Sometimes, even your friends’ other friends come through for you, such as when I went to Germany and my luggage went to Denver, Colorado, and one of my friend’s local friends loaned me some clothes until mine arrived.

Next month, the cost of gasoline will have my friend Sandy and me kicking back on the train when we travel to the American Association of Diabetes Educators (AADE) Annual Meeting in Washington, D.C. Not only is the train less expensive, it will give us some time to unwind and rest—both on the way there and on the way back. While we’ll have to take coach seats on the way there, we have a roomette for the trip back. After running around at AADE for a few days, I don’t think we’ll be seeing a lot of the scenery on the way home. (Zzzzzzzzzzzzzz…)

Fuel costs are affecting the travel plans of some other friends, but not in a positive way: Attendance at Camp Lobegon will be a bit sparse this year.

Camp Lobegon, which dates back to the 1990s, stems from an online diabetes group. Most of its members had never attended diabetes camp when they were children, so we started a “camp” of our own. That lasted two or three years, until the online group basically disbanded; then Lobegon got a second wind when the same thing happened with a small group from the Insulin Pumpers’ site. We’ve been meeting once a year for seven years now. Pumpers bring their families and we just hang out.

Just like “real” diabetes camp, Lobegon is a place where diabetes is normal and not having it…isn’t. It’s a good thing. For once, you’re not the only one checking blood glucose, counting carbs, and taking insulin. Nobody panics when somebody slides into hypoglycemia (well, maybe a spouse here and there) and there’s always somebody to take a walk or a rowboat ride with you if you need to exercise off some hyperglycemia.

Which reminds me of the time one person carefully calculated how much cheesecake to eat before bedtime to wake up at 80 mg/dl. Turns out it was less than he ate, because he woke up at 180 mg/dl. but a rowboat ride around the lake brought his blood glucose back down to normal ranges. Ah, the power of exercise

Camp Lobegon is usually about 35 miles from my house. This year, it’s about 1,000 miles away. We were going to drive until I found some decent airfare prices. One of the airlines charges for checked luggage (i.e., you now have to pay the airlines to lose your luggage), so we’re going to try carry-ons. This should be fun, since all that diabetes stuff I need to carry can take up quite a bit of space.

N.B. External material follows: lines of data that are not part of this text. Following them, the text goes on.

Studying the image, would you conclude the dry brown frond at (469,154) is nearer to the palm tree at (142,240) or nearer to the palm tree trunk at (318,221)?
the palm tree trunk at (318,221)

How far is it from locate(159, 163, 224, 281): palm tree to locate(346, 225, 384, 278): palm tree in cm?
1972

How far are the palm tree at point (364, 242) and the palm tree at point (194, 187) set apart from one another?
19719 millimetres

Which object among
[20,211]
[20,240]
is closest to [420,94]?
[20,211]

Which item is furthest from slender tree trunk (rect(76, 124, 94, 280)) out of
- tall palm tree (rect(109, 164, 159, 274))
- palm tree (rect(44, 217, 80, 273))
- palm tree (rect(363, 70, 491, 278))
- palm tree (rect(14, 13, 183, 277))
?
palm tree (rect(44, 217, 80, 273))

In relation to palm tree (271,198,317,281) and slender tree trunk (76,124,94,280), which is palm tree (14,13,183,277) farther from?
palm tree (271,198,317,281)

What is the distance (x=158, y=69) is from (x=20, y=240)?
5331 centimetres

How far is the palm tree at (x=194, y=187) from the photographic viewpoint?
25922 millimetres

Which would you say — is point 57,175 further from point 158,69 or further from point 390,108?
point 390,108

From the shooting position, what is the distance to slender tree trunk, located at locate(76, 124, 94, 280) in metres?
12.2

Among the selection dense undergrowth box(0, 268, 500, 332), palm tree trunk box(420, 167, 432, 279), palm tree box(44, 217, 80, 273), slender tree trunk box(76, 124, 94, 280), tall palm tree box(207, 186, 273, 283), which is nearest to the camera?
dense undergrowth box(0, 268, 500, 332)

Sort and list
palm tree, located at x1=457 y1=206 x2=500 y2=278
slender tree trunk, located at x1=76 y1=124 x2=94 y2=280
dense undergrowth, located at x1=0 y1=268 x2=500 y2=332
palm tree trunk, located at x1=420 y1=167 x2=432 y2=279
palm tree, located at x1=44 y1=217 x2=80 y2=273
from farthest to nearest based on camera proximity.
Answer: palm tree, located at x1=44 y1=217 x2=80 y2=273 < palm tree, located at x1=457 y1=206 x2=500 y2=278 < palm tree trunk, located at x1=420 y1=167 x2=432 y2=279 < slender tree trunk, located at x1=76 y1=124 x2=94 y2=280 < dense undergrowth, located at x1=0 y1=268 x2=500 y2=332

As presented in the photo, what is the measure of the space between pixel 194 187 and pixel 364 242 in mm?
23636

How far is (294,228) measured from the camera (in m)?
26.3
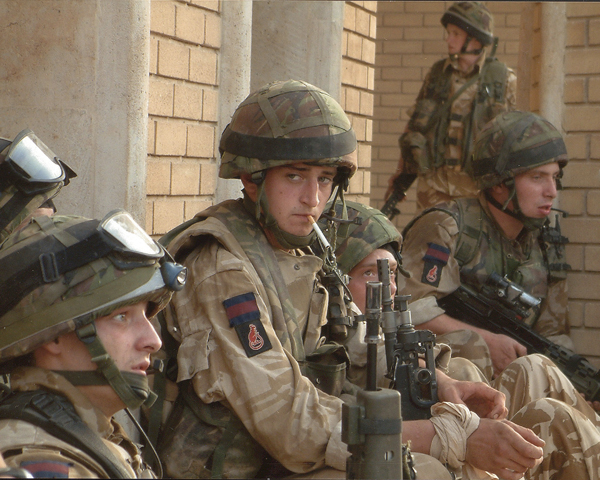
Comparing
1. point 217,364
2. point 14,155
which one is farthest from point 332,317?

On the other hand, it is a diabetes camp and I’m among friends. I remember a couple of years ago when I was not at all prepared for emergencies. The batteries in my pump died and I had neither spare batteries nor emergency syringes with me. My friends came through for me until I could run home and get supplies to repay them.

My flight leaves this weekend. My grandchildren are looking forward to being with friends they usually only see once a year. I’m looking forward to a week of good times, good friends, and some R&R among people who truly know what it’s like to try and manage diabetes, day in and day out with no time off. Bring it on!